Start of Block

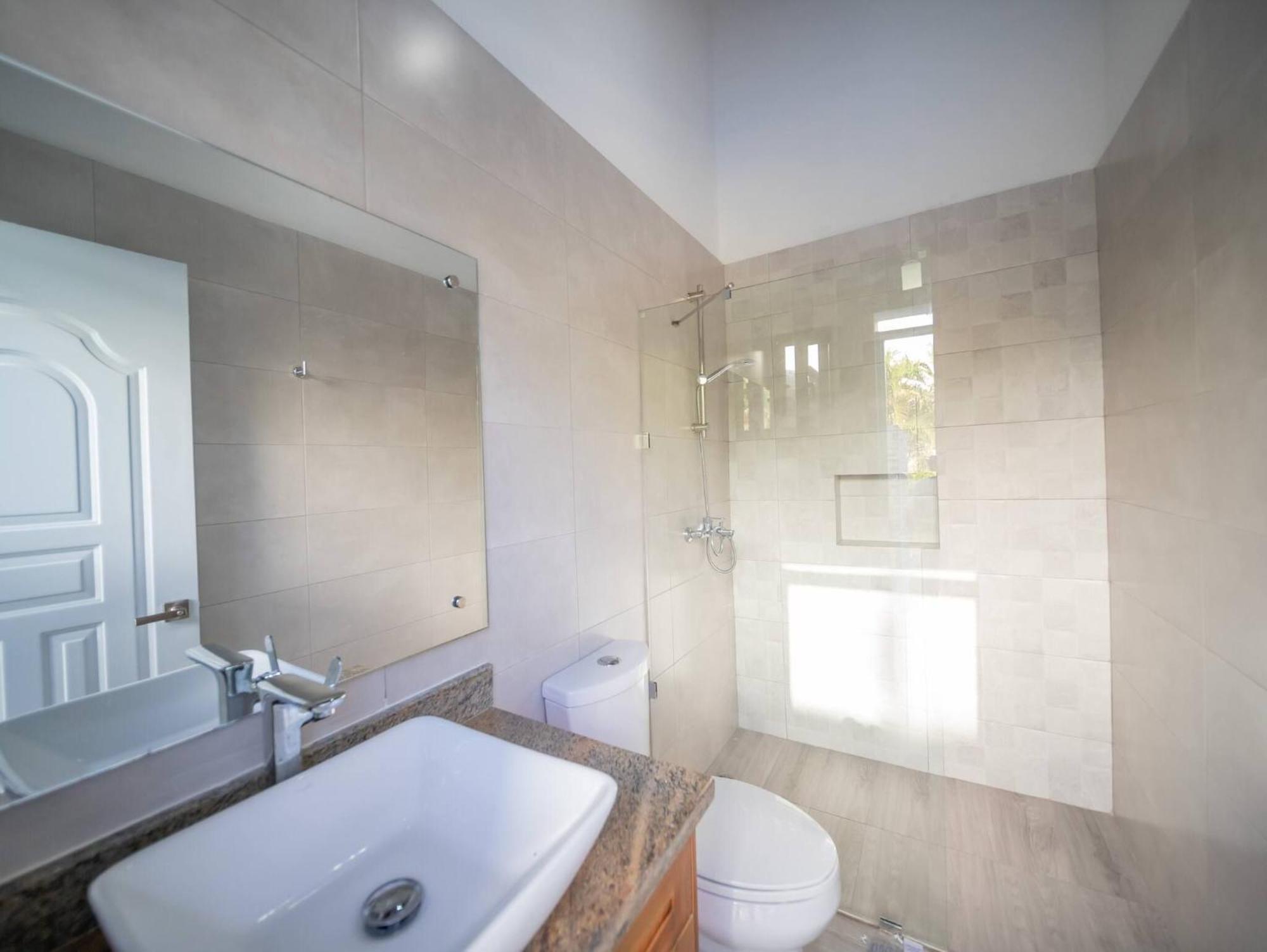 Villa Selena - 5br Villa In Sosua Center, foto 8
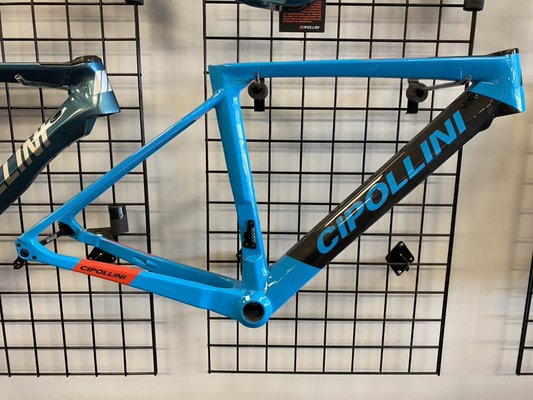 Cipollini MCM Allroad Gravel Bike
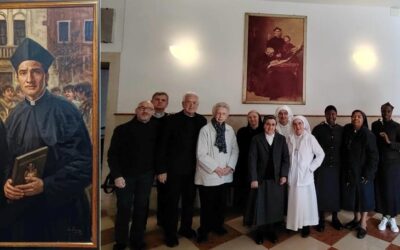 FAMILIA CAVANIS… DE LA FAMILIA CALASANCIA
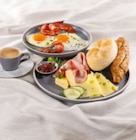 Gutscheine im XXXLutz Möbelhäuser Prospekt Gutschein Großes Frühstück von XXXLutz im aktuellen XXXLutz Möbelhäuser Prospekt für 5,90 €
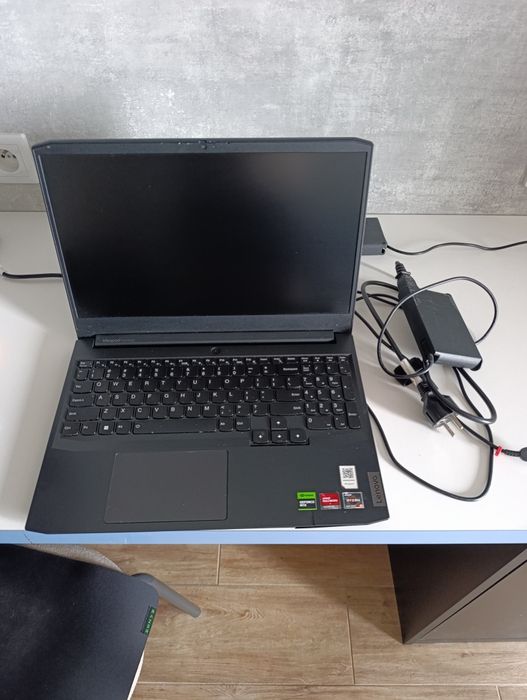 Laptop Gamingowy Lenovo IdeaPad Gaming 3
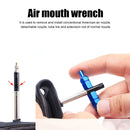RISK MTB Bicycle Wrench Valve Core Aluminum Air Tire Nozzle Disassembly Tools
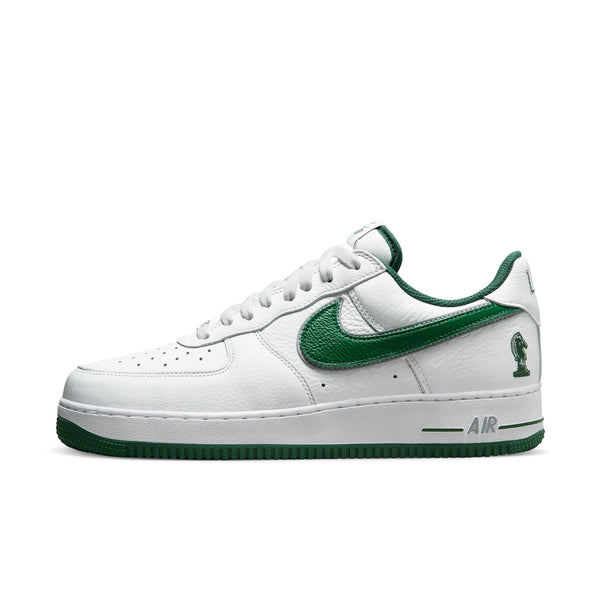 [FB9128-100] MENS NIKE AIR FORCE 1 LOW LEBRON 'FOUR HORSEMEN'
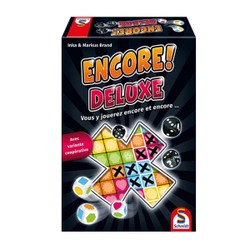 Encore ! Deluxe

End of Block
Start of Block

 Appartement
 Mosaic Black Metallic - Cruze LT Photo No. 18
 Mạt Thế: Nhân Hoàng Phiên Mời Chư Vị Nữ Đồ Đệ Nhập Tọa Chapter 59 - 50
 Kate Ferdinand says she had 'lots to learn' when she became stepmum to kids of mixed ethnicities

End of Block

* _WORK TASK_: From the material above, extract every line from the one containing "Villa Selena - 5br" up to and including the one containing "Encore ! Deluxe", reproducing each line's text without change. Leave the picture placeholders out of your answer.

* _RESPONSE_:
 Villa Selena - 5br Villa In Sosua Center, foto 8
 Cipollini MCM Allroad Gravel Bike
 FAMILIA CAVANIS… DE LA FAMILIA CALASANCIA
 Gutscheine im XXXLutz Möbelhäuser Prospekt Gutschein Großes Frühstück von XXXLutz im aktuellen XXXLutz Möbelhäuser Prospekt für 5,90 €
 Laptop Gamingowy Lenovo IdeaPad Gaming 3
RISK MTB Bicycle Wrench Valve Core Aluminum Air Tire Nozzle Disassembly Tools
 [FB9128-100] MENS NIKE AIR FORCE 1 LOW LEBRON 'FOUR HORSEMEN'
 Encore ! Deluxe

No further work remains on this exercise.